-- start of DOCUMENT SECTION --
Sunday, January 15, 2012

Sales of Ford Sync steadily on the rise

 Ford reports it has sold the 4 millionth vehicle equipped with Sync, the in-car connectivity system powered by Microsoft. Launching globally this year, Ford Sync is forecasted to reach 9 million new customers around the world in the next three years. “SYNC has been a transformational technology not only for Ford, but for the industry,” said Derrick Kuzak, Ford group vice president for Global Product Development. “SYNC has been integral to keeping pace with the consumer, delivering value through a constant flow of new features that keep them connected to their digital lives in a safer, simpler and smarter way while driving.”
  Since first introduced in late 2007, Sync has  grown to provide customers even more value, with no additional cost such as 911 Assist, which connects drivers directly with 911 operators after an accident.  Ford’s SYNC Services launched in 2009, providing voice-activated access to a cloud-based network of information including traffic, news, sports, weather, horoscopes, stock quotes and movie listings along with business searches and turn-by-turn directions.
-- end of DOCUMENT SECTION --
SHORT PROBLEM
Please pull the passage out of the Ford Sync sales article verbatim, starting at the words "Since first introduced" and ending after "and turn-by-turn directions.".
-- start of DATA ROWS --
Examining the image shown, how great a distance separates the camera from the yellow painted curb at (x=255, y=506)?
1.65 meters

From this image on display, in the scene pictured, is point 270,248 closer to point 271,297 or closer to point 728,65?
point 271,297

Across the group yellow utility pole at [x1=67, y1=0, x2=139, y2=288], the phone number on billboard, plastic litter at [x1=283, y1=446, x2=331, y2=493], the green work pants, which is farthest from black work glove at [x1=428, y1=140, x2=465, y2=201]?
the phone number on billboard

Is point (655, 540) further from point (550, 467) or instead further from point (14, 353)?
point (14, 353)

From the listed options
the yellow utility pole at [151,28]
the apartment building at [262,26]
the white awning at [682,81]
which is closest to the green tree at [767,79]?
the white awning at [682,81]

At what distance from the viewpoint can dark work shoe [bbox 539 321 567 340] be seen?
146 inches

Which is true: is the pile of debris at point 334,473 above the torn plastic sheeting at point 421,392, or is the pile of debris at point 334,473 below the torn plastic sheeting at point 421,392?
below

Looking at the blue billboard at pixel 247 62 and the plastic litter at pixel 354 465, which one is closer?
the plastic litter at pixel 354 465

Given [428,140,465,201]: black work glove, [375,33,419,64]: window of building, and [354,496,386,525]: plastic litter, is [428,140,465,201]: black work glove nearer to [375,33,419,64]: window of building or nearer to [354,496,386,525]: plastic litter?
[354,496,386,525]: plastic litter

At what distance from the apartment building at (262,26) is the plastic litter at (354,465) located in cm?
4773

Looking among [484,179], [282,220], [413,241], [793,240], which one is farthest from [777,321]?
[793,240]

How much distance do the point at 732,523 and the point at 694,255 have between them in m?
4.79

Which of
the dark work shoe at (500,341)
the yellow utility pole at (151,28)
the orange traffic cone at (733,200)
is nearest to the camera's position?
-- end of DATA ROWS --
RESULT
Since first introduced in late 2007, Sync has  grown to provide customers even more value, with no additional cost such as 911 Assist, which connects drivers directly with 911 operators after an accident.  Ford’s SYNC Services launched in 2009, providing voice-activated access to a cloud-based network of information including traffic, news, sports, weather, horoscopes, stock quotes and movie listings along with business searches and turn-by-turn directions.